Even though the etiology of MS is still uncertain, according to recent studies it is said that the disease initiates in genetically susceptible individuals and may need additional environmental triggers for the manifestation of MS. Several studies that included different population, family, and twin studies indicated a genetic link as the occurrence increased in family members of MS patients. Further in-depth studies pointed out that first-degree relatives or the immediate relatives of affected individuals have an roughly 20- to 50-fold greater risk to develop MS. It was also found in monozygotic twins that the concordance rates are about 25% (Dyment et al. 2004).
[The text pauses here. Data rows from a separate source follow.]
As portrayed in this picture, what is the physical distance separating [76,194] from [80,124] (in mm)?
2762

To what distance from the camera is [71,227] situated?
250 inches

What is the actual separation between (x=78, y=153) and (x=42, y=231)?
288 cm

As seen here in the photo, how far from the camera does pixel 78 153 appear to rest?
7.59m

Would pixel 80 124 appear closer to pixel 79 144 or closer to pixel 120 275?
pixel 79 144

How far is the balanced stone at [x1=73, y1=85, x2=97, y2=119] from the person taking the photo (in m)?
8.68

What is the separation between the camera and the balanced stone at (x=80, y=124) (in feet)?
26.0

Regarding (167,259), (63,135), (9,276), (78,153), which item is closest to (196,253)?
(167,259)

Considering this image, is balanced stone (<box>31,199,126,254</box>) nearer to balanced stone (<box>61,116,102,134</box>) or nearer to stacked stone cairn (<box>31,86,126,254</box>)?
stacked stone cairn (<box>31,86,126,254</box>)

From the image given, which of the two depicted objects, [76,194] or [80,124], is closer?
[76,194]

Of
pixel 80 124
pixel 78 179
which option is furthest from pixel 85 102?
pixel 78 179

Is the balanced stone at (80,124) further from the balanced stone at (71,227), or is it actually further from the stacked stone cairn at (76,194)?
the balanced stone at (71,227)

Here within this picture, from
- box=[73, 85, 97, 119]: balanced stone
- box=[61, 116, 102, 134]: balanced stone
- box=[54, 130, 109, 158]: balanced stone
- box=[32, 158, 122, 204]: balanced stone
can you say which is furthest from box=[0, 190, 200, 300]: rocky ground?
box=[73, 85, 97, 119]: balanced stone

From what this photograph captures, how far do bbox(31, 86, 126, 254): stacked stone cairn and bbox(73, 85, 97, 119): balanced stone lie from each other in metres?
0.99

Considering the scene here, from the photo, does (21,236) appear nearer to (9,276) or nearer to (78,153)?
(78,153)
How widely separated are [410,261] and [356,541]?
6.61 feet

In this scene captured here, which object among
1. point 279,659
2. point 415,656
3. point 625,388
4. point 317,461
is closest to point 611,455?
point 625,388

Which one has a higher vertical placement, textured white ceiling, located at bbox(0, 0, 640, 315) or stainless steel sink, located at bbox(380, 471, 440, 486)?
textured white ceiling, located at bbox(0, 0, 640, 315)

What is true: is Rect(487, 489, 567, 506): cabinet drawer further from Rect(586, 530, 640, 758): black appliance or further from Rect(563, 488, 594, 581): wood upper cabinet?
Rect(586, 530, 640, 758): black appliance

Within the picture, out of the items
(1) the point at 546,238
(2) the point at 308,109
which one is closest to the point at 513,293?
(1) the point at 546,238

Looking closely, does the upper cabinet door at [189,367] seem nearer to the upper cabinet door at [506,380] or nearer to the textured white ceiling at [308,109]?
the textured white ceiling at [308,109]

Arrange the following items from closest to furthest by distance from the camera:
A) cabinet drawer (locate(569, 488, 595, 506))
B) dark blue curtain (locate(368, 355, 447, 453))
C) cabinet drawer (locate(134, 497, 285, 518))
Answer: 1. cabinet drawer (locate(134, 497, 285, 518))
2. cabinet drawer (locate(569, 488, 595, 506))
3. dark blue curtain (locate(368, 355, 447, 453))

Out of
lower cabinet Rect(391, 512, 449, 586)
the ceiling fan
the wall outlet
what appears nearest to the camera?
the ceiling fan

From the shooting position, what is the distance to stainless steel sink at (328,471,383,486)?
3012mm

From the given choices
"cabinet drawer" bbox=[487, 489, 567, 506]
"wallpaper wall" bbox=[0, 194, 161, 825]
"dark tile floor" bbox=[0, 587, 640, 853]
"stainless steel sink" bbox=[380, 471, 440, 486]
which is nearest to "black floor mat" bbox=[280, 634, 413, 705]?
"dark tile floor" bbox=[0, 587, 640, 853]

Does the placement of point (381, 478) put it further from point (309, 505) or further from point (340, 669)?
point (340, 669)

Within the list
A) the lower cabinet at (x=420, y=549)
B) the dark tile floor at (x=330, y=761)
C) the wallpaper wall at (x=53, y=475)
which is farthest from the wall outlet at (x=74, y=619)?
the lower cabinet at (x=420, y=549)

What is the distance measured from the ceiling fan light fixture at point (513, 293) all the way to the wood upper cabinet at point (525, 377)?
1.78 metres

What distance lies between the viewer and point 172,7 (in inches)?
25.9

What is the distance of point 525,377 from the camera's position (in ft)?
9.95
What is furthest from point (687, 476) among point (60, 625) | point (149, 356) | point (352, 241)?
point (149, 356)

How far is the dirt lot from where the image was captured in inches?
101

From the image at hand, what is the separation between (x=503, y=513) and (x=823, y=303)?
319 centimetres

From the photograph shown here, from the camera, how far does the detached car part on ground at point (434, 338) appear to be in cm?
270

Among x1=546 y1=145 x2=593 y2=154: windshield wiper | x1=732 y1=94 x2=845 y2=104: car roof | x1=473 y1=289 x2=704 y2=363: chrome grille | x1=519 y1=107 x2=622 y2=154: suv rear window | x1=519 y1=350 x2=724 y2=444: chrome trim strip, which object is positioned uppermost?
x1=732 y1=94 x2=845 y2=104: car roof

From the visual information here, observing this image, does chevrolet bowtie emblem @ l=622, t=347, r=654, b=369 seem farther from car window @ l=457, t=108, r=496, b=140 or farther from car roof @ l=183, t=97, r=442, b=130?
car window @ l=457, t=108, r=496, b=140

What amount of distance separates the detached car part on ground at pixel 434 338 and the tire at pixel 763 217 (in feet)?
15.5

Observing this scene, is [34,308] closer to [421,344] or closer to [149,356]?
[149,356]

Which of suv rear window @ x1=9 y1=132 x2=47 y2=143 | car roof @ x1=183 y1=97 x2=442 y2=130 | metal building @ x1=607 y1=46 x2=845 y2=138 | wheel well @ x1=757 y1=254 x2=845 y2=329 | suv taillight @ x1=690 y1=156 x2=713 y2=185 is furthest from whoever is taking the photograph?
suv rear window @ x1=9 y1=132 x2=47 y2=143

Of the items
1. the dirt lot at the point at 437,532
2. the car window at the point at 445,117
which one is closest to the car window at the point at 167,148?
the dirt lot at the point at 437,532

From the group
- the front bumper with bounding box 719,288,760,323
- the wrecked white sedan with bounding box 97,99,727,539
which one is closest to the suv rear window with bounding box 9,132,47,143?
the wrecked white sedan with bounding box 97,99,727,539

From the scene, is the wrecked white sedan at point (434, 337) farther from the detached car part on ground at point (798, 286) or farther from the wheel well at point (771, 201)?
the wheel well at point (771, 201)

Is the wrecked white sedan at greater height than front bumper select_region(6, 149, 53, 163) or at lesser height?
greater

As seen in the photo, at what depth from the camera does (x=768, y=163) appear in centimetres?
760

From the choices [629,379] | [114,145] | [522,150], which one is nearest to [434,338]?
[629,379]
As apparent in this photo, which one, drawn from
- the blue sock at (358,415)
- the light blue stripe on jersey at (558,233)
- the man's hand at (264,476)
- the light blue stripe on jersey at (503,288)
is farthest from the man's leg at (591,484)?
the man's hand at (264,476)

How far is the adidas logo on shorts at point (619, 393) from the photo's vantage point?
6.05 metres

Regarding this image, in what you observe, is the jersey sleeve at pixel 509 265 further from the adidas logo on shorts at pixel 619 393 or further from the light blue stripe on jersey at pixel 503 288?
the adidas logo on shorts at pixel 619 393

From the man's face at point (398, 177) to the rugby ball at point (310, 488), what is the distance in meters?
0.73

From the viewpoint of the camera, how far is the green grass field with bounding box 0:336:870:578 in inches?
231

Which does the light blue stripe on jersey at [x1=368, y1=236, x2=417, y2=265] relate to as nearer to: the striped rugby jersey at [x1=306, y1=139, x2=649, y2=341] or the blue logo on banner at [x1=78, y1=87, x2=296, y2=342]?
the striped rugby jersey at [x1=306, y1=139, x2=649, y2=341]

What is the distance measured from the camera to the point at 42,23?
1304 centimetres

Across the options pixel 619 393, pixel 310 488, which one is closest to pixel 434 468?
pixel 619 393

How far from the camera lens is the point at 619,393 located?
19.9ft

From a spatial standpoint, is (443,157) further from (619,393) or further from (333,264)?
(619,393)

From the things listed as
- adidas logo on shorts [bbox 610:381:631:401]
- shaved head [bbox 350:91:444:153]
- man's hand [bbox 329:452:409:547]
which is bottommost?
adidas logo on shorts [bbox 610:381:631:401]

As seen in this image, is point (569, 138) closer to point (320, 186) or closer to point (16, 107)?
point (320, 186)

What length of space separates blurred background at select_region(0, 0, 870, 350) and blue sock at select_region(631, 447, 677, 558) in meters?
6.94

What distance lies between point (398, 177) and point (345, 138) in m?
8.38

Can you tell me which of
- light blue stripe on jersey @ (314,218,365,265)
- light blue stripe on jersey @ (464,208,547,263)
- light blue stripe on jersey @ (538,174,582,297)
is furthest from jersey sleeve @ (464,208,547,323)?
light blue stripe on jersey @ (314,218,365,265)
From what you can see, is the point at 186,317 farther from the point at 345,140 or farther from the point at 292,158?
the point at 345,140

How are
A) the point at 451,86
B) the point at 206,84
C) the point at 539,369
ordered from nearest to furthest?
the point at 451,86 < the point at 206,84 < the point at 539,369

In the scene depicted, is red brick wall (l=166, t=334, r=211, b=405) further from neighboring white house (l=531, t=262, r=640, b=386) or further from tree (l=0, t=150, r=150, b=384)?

The look for individual susceptibility genes has not yielded much result despite incredible advance in the technology. As of today it is only been possible that one or more susceptibility genes on chromosome 6p21 in the area of the major histocompatibility complex is thought to account for 10%–60% of the genetic risk of MS (Hillert and Olerup, 1993). It is only possible through further research that the scientific community will be able to make further progress in identifying the immunological features of MS.

References

Dyment, D.A, Ebers, G.C and Sadovnick, A.D. 2004. Genetics of multiple sclerosis. Lancet Neurol. 3:104–10.

Hafler, D.A. (2004). Multiple sclerosis. J.Clin. Invest. 113:788–94.

Hillert, J. and Olerup, O. 1993. HLA and MS. Neurology 43:2426–27.

Martin, R., McFarland, H.F. and McFarlin, D.E. (1992). Immunological aspects of demyelinating diseases. Annu. Rev. Immunol. 10:153–87.

Matsui, M. (2008) Multiple sclerosis immunology for clinicians, Neurology Asia; 13:195 – 198.

McFarlin D.E. and McFarland H.F. (1982). Multiple sclerosis (first & second part). N. Engl. J. Med. 307:1183–88.

Pettinelli, C.B. and McFarlin, D.E. 1981. Adoptive transfer of experimental allergic encephalomyelitis in SJL/J mice after in vitro activation of lymph node cells by myelin basic protein: requirement for Lyt 1+ 2-T lymphocytes. J. Immunol. 127:1420–23.

Sospedra, M. and Martin, R. (2005) Immunology of Multiple Sclerosis, Annu. Rev. Immunol. 23:683–747.

Wucherpfennig K.W. and Strominger, J. (1995) Molecular mimicry in T cell-mediated autoimmunity: Viral peptides activate human T cell clones specific for myelin basic protein. Cell; 80:695-705.

Zamvil, S.S. and Steinman, L. 1990. The T lymphocyte in experimental allergic encephalomyelitis. Annu. Rev. Immunol. 8:579–621.